Extrait -
Football au temps du coronavirus : modèle ou simulacre ?
Après une pause de plus de deux mois, les matches de Bundesliga ont repris ce week-end - une première parmi les grands championnats européens. Dans un cadre particulier, cependant : les tribunes sont vides, les interviews se font à distance, accolades et contacts sont proscrits. La plupart des organisations de supporters critiquent vertement les conditions de cette reprise. Les chroniqueurs sont eux aussi divisés.
Un but sans accolades n'est plus un but
Il ne s'agit plus de football, déplore HuffPost Italia :
«Le football est de retour, en Bundesliga du moins. ... Mais le sentiment de 'vide' persiste. Ainsi que la question : tout cela a-t-il encore un sens ? Peut-être faut-il simplement s'y habituer, comme à tous les changements apportés par la pandémie. Mais la nostalgie est là, celle d'un football populaire, des tribunes, des couleurs. D'un football de narrations, de voix à la radio, de stades combles. D'imagination. De merveilles. Le football moderne est fait de stars lointaines et, aujourd'hui, pour cas de force majeure, d'absences. Un but célébré sans accolades n'est plus un but.»
La magie opère encore
De son côté, Die Welt salue ce nouveau départ :
«Il est certes dommage que des rencontres classiques comme le duel entre les deux grands clubs de la Ruhr [Borussia Dortmund et FC Schalke 04], ou le derby des deux clubs de la capitale [Hertha BSC et FC Union], vendredi prochain, se disputent dans des stades vides. Il va sans dire que dans ces matches à huis clos, les clameurs et les cris de joie de la foule manquent à tout le monde. Mais même devant des tribunes vides, on assiste à des duels passionnants, des passes brillantes, des buts formidables et de véritables émotions - toute la magie d'une discipline qui sait créer le lien entre les gens des quatre coins du monde.»

Données fournies -

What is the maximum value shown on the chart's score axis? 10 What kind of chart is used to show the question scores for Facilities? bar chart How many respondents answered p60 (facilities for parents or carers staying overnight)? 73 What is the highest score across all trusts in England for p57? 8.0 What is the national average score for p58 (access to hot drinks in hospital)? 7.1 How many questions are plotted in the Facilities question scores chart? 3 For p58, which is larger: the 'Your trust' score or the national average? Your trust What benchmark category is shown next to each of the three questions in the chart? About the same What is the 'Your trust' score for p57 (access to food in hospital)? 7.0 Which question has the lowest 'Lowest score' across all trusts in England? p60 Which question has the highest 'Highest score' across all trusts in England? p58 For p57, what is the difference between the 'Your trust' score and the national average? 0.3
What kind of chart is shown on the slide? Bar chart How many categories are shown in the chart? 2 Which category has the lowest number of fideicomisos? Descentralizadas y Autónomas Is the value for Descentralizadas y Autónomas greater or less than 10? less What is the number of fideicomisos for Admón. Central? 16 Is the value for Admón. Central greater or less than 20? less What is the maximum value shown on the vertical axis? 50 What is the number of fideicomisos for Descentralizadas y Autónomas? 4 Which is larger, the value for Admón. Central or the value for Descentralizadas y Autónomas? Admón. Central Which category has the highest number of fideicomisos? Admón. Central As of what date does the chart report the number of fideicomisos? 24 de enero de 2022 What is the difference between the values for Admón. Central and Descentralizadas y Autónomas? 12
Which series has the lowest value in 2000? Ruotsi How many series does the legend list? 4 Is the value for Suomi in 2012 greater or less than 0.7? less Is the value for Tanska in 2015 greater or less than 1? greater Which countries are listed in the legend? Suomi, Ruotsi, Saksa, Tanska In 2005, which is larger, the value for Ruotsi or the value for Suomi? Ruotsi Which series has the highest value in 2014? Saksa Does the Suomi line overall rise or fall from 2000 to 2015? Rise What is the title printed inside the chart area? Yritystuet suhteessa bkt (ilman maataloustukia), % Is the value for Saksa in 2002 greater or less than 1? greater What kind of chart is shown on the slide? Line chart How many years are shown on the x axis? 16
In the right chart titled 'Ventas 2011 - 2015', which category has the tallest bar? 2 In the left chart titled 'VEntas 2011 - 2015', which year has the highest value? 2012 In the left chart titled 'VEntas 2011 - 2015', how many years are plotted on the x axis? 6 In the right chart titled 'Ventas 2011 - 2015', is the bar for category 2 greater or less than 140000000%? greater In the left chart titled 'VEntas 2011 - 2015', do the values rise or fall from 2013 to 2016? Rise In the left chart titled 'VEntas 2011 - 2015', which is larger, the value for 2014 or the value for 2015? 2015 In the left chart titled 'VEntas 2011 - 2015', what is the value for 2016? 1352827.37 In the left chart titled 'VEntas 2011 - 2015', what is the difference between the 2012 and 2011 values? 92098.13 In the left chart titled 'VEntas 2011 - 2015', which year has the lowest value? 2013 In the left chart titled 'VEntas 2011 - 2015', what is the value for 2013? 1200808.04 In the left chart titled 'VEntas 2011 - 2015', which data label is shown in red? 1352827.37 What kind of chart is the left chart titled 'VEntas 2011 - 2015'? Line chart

Travail demandé -
a. Dans le texte sur la reprise de la Bundesliga, recopiez mot pour mot tout ce qui va de «Après une pause» jusqu'à «eux aussi divisés.».
b. Prolongez le texte sur la reprise de la Bundesliga à partir de sa dernière phrase.

Réponses fournies -
a.
Après une pause de plus de deux mois, les matches de Bundesliga ont repris ce week-end - une première parmi les grands championnats européens. Dans un cadre particulier, cependant : les tribunes sont vides, les interviews se font à distance, accolades et contacts sont proscrits. La plupart des organisations de supporters critiquent vertement les conditions de cette reprise. Les chroniqueurs sont eux aussi divisés.

b.
Le football, un business parmi tant d'autres
Sme se penche sur les raisons de la reprise de la Bundesliga :
«L'Allemagne a déclenché une avalanche ; d'autres pays suivront. Les footballeurs eux-mêmes saluent quasi unanimement la reprise. ... Le football est en outre leur gagne-pain. Le directeur sportif de Borussia Mönchengladbach, Max Erbl, l'a bien résumé : coronavirus ou pas, le business doit continuer - balayant les inévitables critiques. Pour lui, la pelouse des stades n'est rien d'autre que la chaîne des usines Volkswagen, les avions de Lufthansa ou le fauteuil d'un salon de coiffure ; il ne s'agirait pas seulement de quelques milliers de joueurs, mais d'un secteur comptant 55 000 emplois, qu'il convient également de sauver.»
Le foot prépare le terrain
Le football joue un rôle précurseur et innovant, croit savoir Le Temps :
«Dans une activité aussi intimement liée à la tradition, à la routine, à la transmission, [les matchs] nous aident à prendre la mesure de nos nouvelles normes sociales. Ces remplaçants espacés sur le banc de touche, ce sera nous demain dans le train. Plus d'embrassades, et plus de bises non plus, pour les jeunes. Le football a repris dans des conditions tronquées comme les restaurants ont rouvert amputés de leur convivialité, offrant le matériel mais pas le spirituel. Ce sport à l'ère du Covid-19 planche aussi sur le monde de demain. Les ligues et les clubs vont travailler sur la dématérialisation de la billetterie, sur la gestion des flux, sur de nouvelles relations commerciales, sur la redéfinition de l'accueil, sur le développement de nouvelles technologies, qui nous serviront comme le GPS ou l'ABS nous servent.»